▸ **Tasks for this exercise**
**1.** In the passage on accidental reinforcement, echo the text from "Accidental Reinforcement of" to "she gets started." without any changes.
**2.** List the titles of all the short cases that appear under the heading "Accidental Reinforcement of Incompatible Behaviors" in the passage on accidental reinforcement.

▸ **Source passage**
———

Analysis of Mr. Davis:
Answers: (See back of book.)
From the description given, Mr. Davis used punishment correctly. His problem was that he was simultaneously providing Walter with Type II reinforcement for a behavior which was almost the opposite of what Mr. Davis wanted to accomplish. By revising his procedure to reinforce a more appropriate behavior, Mr. Davis would probably be more successful in his attempts to improve Walter's behavior.
Accidental Reinforcement of Incompatible Behaviors
Annissa Becomes a Dependent
Annissa is a fifth grader who always has tried very hard to work her problems in arithmetic. When she gets stuck, she asks the teacher for help. This year the student teacher is a very enthusiastic young man. He comes to Annissa at the beginning of arithmetic period and asks her if she needs help. If she says "No," he goes to help someone else. If she says she needs help, he stays and helps her. Since Annissa likes the attention, she starts asking for more and more help. She no longer tries the problems alone, and even when the student teacher is not present or when he is working with someone else, she still waits for help before she gets started.
Doris Stops Doing Her Assignments
Doris does all her assignments in English class. Her teacher thinks she would enjoy War and Peace and loans her a copy of the book. Doris spends the next three weeks reading the book and does all her assignments very carelessly during this time.
Stephen Stops Doing His Chores
Stephen has always done chores around the house promptly. One day his mother shows him how to work a certain kind of word puzzle. Stephen does so well that his mother brings him five more puzzles the next day. Stephen again does very well, and for his birthday he gets several books containing the same kind of puzzles. Stephen no longer is enthusiastic about his chores, because they interfere with his puzzles. Puzzles have become a way of life with Stephen.
Reading War and Peace is probably a desirable activity; working word puzzles is at least a neutral, or perhaps even a highly desirable activity; and seeking unnecessary assistance is probably an undesirable activity. The important point, however, is that all three of these children have found an activity which is reinforcing for them and which is incompatible with the behavior the parent/teacher wants to see. Interestingly, if Stephen or Doris were misbehaving, working puzzles or reading novels would be good activities to reinforce in order to reduce their undesirable behaviors. However, in these examples they are reducing desirable behaviors instead. Likewise, seeking help from the student teacher would have been a desirable incompatible behavior which would have reduced copying from another student - if that would have been Annissa's problem -but in her case it is reducing a desirable behavior instead.
The solution is not to prevent children from working puzzles or reading novels or to stop attending to children's expressed needs. Rather, we should become aware of what is being reinforced in a given situation and determine whether or not this behavior is what we really want to reinforce. It is important to remember that when we reinforce a behavior we may simultaneously be making it impossible for that learner to gain reinforcement for an even more desirable behavior.

———

▸ **Data records**
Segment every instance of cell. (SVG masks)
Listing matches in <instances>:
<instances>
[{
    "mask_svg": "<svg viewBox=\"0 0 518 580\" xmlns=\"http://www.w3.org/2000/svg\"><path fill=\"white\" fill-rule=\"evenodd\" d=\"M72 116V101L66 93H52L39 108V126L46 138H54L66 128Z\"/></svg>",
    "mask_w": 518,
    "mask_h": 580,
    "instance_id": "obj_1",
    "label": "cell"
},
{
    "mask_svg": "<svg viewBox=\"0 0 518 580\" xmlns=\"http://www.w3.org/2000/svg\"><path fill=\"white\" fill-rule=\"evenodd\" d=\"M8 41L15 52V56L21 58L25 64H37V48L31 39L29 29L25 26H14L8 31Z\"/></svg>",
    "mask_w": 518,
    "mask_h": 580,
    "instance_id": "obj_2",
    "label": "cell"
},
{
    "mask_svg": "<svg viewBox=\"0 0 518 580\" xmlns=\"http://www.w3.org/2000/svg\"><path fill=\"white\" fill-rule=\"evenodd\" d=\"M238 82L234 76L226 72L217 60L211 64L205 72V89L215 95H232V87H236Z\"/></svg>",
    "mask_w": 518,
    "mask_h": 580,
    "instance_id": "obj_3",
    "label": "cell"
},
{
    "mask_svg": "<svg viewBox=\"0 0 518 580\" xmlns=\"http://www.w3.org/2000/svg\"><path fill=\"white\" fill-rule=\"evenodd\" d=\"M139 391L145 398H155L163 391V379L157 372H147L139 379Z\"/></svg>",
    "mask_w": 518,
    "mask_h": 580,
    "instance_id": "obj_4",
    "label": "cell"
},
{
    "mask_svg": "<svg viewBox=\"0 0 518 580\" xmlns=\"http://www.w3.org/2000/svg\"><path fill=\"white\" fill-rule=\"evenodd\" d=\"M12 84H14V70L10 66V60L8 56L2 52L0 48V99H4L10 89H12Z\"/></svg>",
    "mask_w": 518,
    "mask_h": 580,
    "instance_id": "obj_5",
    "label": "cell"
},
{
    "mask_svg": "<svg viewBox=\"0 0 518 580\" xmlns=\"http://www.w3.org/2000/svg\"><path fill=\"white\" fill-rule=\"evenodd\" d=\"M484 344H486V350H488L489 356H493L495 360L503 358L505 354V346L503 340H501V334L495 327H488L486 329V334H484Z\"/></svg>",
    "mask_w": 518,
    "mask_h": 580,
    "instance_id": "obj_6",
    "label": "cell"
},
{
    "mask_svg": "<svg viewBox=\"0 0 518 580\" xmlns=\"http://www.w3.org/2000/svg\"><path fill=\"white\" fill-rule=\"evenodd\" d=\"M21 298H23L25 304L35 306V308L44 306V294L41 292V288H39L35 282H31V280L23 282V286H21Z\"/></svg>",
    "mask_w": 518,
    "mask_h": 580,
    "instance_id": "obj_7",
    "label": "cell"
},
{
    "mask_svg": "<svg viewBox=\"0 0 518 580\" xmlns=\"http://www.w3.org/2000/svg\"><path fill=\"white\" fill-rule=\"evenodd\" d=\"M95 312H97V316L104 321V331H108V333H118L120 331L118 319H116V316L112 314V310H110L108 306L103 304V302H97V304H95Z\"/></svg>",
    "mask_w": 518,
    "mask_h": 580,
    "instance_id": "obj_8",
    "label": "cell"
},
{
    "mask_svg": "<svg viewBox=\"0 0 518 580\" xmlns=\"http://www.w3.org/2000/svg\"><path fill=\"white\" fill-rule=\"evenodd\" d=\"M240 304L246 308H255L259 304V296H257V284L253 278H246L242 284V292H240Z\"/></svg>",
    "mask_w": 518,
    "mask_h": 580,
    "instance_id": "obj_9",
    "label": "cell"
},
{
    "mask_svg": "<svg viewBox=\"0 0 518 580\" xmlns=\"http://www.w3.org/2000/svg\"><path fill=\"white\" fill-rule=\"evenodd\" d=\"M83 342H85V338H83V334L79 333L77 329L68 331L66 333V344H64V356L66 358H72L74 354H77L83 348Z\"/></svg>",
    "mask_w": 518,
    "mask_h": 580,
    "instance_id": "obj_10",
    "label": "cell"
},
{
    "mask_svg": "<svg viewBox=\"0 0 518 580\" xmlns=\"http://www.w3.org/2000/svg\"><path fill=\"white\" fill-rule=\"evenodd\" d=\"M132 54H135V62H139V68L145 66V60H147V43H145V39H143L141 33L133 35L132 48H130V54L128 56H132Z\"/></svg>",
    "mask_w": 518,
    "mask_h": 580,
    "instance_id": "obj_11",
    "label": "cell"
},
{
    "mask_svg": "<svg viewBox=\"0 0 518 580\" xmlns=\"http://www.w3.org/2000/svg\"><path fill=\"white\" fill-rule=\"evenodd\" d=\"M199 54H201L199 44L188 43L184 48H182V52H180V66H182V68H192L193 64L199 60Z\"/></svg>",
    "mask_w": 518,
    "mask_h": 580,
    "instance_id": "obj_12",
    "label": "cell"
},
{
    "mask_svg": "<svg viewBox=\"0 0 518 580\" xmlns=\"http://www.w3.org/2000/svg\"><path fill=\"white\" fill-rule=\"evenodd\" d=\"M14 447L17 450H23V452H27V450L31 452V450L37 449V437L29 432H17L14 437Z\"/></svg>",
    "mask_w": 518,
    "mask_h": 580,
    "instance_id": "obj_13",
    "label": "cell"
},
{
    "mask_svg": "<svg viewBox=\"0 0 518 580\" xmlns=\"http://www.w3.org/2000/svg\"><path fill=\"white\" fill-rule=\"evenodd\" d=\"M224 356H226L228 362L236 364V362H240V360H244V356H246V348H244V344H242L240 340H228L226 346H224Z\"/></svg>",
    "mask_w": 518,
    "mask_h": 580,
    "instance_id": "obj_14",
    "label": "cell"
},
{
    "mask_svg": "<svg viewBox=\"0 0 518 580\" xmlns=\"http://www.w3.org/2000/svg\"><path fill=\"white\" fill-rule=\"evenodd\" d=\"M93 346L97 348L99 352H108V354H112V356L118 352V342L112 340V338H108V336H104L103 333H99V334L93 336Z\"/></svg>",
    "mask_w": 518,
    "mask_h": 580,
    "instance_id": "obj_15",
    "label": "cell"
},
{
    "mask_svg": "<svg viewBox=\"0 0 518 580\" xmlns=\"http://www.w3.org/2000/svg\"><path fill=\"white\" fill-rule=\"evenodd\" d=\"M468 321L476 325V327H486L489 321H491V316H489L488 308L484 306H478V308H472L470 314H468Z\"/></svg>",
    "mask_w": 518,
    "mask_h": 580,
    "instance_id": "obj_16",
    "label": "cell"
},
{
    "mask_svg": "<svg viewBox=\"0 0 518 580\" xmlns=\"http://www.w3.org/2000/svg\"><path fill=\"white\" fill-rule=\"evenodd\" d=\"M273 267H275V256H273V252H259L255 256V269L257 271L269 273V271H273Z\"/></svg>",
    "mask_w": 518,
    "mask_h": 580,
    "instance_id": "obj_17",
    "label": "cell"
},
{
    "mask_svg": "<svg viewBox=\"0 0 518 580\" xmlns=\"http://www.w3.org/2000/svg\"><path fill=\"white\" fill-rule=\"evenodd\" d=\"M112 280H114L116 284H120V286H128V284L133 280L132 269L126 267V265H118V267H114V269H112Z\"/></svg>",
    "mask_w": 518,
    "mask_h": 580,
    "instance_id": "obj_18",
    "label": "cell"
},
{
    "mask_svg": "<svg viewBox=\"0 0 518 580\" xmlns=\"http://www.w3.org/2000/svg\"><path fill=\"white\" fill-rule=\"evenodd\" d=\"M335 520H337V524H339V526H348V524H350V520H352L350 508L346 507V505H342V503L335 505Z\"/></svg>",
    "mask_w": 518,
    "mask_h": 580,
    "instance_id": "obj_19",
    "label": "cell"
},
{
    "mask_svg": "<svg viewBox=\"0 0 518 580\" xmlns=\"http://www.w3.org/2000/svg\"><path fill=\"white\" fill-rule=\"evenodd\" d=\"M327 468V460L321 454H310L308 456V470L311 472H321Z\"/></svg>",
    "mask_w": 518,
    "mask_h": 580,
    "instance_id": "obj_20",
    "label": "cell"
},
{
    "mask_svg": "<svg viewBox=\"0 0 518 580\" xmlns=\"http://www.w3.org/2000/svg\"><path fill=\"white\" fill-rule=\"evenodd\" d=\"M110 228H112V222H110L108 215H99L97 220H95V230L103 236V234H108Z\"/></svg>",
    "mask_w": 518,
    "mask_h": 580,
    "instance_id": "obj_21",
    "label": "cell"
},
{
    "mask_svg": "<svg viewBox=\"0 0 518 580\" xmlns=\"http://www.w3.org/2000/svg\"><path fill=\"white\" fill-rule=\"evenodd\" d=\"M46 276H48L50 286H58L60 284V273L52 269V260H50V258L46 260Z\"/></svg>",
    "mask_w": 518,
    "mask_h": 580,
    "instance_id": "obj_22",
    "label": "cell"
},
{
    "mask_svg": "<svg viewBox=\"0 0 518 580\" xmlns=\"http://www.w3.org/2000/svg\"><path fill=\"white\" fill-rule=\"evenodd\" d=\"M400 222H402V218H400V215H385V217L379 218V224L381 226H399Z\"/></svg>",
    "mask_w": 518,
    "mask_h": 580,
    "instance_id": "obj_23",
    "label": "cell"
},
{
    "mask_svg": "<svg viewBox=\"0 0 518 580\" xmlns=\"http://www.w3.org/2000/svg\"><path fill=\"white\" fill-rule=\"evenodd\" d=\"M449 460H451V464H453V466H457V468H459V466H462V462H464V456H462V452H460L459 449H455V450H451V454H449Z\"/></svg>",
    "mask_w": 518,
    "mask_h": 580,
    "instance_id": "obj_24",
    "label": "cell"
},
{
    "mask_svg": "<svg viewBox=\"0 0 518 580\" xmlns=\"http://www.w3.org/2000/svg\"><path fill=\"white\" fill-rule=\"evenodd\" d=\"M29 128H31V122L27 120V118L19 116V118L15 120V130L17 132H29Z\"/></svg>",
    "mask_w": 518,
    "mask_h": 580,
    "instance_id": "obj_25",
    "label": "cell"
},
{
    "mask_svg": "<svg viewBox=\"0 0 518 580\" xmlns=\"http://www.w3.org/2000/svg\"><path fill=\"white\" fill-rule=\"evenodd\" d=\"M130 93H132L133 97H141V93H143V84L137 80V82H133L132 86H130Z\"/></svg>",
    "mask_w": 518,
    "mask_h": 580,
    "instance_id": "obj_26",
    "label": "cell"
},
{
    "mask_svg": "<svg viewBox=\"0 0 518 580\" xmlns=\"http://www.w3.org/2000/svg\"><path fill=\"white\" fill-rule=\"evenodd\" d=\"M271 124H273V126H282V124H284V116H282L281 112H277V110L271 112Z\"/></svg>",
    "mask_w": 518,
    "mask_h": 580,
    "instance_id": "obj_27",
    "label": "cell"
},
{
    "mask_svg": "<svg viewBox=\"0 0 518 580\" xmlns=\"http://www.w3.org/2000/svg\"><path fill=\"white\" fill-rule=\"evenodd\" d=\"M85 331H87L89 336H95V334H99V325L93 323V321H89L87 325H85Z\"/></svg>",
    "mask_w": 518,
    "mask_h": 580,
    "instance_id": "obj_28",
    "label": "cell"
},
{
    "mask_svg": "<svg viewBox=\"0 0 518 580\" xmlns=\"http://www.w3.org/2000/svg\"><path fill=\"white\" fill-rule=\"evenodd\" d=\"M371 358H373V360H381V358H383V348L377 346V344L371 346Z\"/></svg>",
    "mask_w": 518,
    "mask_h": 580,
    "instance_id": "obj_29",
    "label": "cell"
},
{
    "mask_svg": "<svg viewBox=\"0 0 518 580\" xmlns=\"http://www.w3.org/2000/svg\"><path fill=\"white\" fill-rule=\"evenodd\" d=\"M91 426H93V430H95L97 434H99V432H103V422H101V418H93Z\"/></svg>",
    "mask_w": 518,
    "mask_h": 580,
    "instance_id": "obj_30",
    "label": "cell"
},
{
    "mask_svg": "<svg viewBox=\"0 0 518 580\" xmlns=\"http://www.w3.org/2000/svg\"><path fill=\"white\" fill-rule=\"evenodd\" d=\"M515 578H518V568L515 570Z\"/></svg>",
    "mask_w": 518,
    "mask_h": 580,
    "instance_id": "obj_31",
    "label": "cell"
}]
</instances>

———

▸ **Task-by-task answers**
**1.**
Accidental Reinforcement of Incompatible Behaviors
Annissa Becomes a Dependent
Annissa is a fifth grader who always has tried very hard to work her problems in arithmetic. When she gets stuck, she asks the teacher for help. This year the student teacher is a very enthusiastic young man. He comes to Annissa at the beginning of arithmetic period and asks her if she needs help. If she says "No," he goes to help someone else. If she says she needs help, he stays and helps her. Since Annissa likes the attention, she starts asking for more and more help. She no longer tries the problems alone, and even when the student teacher is not present or when he is working with someone else, she still waits for help before she gets started.

**2.**
Annissa Becomes a Dependent
Doris Stops Doing Her Assignments
Stephen Stops Doing His Chores